____ RECORDS FOR THIS TASK

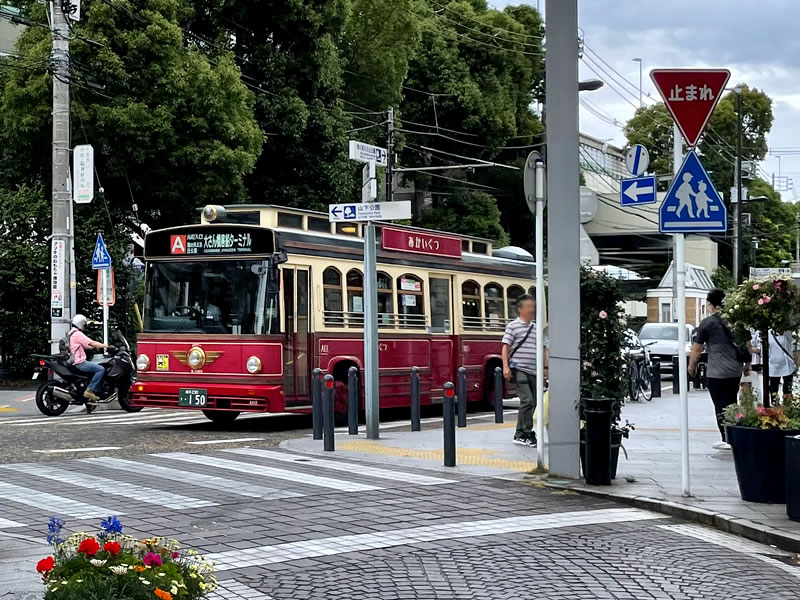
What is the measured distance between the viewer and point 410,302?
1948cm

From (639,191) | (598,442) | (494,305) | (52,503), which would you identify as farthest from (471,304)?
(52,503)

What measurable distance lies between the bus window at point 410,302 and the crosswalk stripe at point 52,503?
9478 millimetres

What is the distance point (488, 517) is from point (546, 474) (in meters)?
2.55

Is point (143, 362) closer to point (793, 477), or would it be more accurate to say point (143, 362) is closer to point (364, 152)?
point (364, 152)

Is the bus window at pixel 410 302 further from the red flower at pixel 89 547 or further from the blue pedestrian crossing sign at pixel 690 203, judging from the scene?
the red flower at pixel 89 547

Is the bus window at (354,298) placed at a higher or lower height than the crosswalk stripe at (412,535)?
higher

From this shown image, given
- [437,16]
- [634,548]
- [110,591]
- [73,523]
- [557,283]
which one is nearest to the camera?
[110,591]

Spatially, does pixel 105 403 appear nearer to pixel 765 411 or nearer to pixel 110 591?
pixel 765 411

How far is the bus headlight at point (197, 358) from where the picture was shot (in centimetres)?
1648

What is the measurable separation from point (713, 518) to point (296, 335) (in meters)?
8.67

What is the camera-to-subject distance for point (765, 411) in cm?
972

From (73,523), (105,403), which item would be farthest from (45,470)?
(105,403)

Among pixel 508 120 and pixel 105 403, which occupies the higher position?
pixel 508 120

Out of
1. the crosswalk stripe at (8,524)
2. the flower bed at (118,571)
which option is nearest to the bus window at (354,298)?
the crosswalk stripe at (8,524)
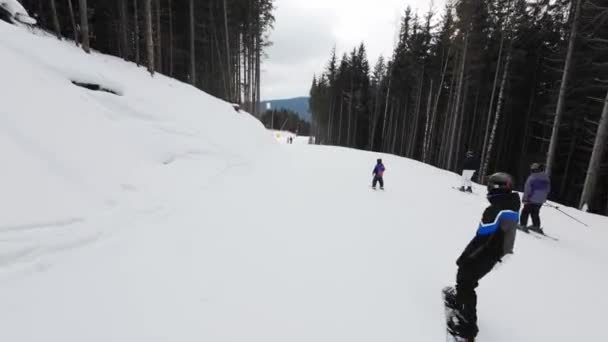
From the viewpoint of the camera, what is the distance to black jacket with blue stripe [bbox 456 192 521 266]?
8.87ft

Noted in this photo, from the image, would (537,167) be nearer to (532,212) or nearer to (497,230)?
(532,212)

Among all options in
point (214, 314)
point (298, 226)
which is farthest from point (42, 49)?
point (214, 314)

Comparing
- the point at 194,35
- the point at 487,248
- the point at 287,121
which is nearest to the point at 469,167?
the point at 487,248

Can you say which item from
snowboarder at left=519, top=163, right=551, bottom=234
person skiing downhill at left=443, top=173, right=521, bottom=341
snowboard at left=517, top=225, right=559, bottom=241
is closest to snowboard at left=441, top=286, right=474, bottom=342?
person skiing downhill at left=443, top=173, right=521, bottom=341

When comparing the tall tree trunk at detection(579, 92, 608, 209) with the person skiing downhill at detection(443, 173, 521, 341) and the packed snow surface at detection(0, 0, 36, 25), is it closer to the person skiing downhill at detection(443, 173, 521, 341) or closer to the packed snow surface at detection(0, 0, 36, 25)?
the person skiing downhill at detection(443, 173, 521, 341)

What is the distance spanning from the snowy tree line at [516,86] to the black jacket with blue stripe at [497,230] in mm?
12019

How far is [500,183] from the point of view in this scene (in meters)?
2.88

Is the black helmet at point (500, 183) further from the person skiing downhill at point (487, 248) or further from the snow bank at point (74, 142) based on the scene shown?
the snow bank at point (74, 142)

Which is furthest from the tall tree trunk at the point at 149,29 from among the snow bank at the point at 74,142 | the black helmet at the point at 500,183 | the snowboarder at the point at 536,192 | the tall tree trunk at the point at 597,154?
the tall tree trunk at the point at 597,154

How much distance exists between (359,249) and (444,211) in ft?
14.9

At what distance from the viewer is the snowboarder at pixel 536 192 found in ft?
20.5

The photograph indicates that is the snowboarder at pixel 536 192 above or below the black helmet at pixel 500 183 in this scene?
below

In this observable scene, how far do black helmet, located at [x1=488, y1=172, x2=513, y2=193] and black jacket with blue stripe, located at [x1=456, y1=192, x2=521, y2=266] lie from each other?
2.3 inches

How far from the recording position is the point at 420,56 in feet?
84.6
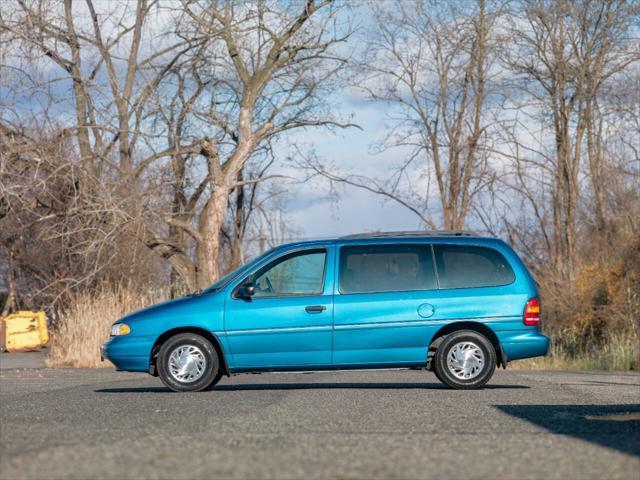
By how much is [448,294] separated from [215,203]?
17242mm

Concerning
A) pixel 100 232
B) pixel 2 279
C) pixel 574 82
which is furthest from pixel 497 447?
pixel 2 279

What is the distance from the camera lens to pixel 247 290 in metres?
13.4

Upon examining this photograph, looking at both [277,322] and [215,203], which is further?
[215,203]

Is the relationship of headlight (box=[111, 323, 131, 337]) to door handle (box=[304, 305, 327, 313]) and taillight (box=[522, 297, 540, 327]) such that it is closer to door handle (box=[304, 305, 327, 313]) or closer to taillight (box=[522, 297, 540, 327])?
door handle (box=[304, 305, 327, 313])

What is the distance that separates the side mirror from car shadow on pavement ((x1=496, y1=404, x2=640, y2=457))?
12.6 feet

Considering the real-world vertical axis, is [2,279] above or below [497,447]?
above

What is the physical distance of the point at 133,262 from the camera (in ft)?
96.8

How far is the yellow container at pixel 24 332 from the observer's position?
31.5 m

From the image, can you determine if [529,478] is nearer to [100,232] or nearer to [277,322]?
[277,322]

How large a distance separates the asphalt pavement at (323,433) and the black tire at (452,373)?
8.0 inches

________

▶ TASK TO COMPLETE
Copy out each record shown above without alteration, skipping any picture.

▶ RESPONSE BELOW
What is the measured distance between the viewer and point 410,302?
1948cm

From (639,191) | (598,442) | (494,305) | (52,503), which would you identify as farthest from (471,304)?
(52,503)

What measurable distance lies between the bus window at point 410,302 and the crosswalk stripe at point 52,503?
9478 millimetres

What is the distance point (488, 517) is from point (546, 474) (in meters)?
2.55

Is point (143, 362) closer to point (793, 477), or would it be more accurate to say point (143, 362) is closer to point (364, 152)?
point (364, 152)

Is the bus window at pixel 410 302 further from the red flower at pixel 89 547 or further from the blue pedestrian crossing sign at pixel 690 203, judging from the scene?
the red flower at pixel 89 547

Is the bus window at (354,298) placed at a higher or lower height than the crosswalk stripe at (412,535)?
higher

From this shown image, given
- [437,16]
- [634,548]
- [110,591]
- [73,523]
- [557,283]
which one is nearest to the camera?
[110,591]

Spatially, does pixel 105 403 appear nearer to pixel 765 411 or nearer to pixel 110 591?
pixel 765 411

How far is the bus headlight at point (197, 358) from where the picture was shot (in centimetres)?
1648

What is the measurable separation from point (713, 518) to point (296, 335) (in meters)?
8.67

What is the camera-to-subject distance for point (765, 411) in cm?
972

From (73,523), (105,403), which item would be farthest from (45,470)?
(105,403)

Among pixel 508 120 and pixel 105 403, which occupies the higher position?
pixel 508 120

Out of
1. the crosswalk stripe at (8,524)
2. the flower bed at (118,571)
which option is nearest to the bus window at (354,298)?
the crosswalk stripe at (8,524)
From the viewpoint of the camera, what is the distance to black jacket with blue stripe [bbox 456 192 521 266]?
8.87ft

Noted in this photo, from the image, would (537,167) be nearer to (532,212) or nearer to (497,230)?
(532,212)

Among all options in
point (214, 314)
point (298, 226)
which is farthest from point (42, 49)?
point (214, 314)

Comparing
- the point at 194,35
- the point at 487,248
- the point at 287,121
which is nearest to the point at 469,167?
the point at 487,248

Can you say which item from
snowboarder at left=519, top=163, right=551, bottom=234
person skiing downhill at left=443, top=173, right=521, bottom=341
snowboard at left=517, top=225, right=559, bottom=241
is closest to snowboard at left=441, top=286, right=474, bottom=342?
person skiing downhill at left=443, top=173, right=521, bottom=341

When comparing the tall tree trunk at detection(579, 92, 608, 209) with the person skiing downhill at detection(443, 173, 521, 341) and the packed snow surface at detection(0, 0, 36, 25), is it closer to the person skiing downhill at detection(443, 173, 521, 341) or closer to the packed snow surface at detection(0, 0, 36, 25)?
the person skiing downhill at detection(443, 173, 521, 341)

What is the distance spanning from the snowy tree line at [516,86] to the black jacket with blue stripe at [497,230] in mm?
12019

How far is [500,183] from the point of view in this scene (in meters)?
2.88

Is the black helmet at point (500, 183) further from the person skiing downhill at point (487, 248) or further from the snow bank at point (74, 142) based on the scene shown?
the snow bank at point (74, 142)

Which is furthest from the tall tree trunk at the point at 149,29 from among the snow bank at the point at 74,142 | the black helmet at the point at 500,183 | the snowboarder at the point at 536,192 | the tall tree trunk at the point at 597,154?
the tall tree trunk at the point at 597,154

How much distance exists between (359,249) and (444,211) in ft?
14.9

At what distance from the viewer is the snowboarder at pixel 536 192 found in ft?
20.5

The photograph indicates that is the snowboarder at pixel 536 192 above or below the black helmet at pixel 500 183 in this scene?
below

In this observable scene, how far do black helmet, located at [x1=488, y1=172, x2=513, y2=193] and black jacket with blue stripe, located at [x1=456, y1=192, x2=521, y2=266] lie from each other?
2.3 inches

How far from the recording position is the point at 420,56 in feet?
84.6
By how much is [448,294] separated from [215,203]?
17242mm

Concerning
A) pixel 100 232
B) pixel 2 279
C) pixel 574 82
which is furthest from pixel 497 447?
pixel 2 279

What is the distance from the camera lens to pixel 247 290 in metres?
13.4

Upon examining this photograph, looking at both [277,322] and [215,203], which is further?
[215,203]

Is the relationship of headlight (box=[111, 323, 131, 337]) to door handle (box=[304, 305, 327, 313]) and taillight (box=[522, 297, 540, 327]) such that it is closer to door handle (box=[304, 305, 327, 313]) or closer to taillight (box=[522, 297, 540, 327])?
door handle (box=[304, 305, 327, 313])

What is the distance that separates the side mirror from car shadow on pavement ((x1=496, y1=404, x2=640, y2=457))?
12.6 feet

Considering the real-world vertical axis, is [2,279] above or below [497,447]?
above

What is the physical distance of the point at 133,262 from the camera (in ft)?
96.8

How far is the yellow container at pixel 24 332 from the observer's position?
31.5 m

From the image, can you determine if [529,478] is nearer to [100,232] or nearer to [277,322]?
[277,322]

How large a distance separates the asphalt pavement at (323,433) and the black tire at (452,373)?
8.0 inches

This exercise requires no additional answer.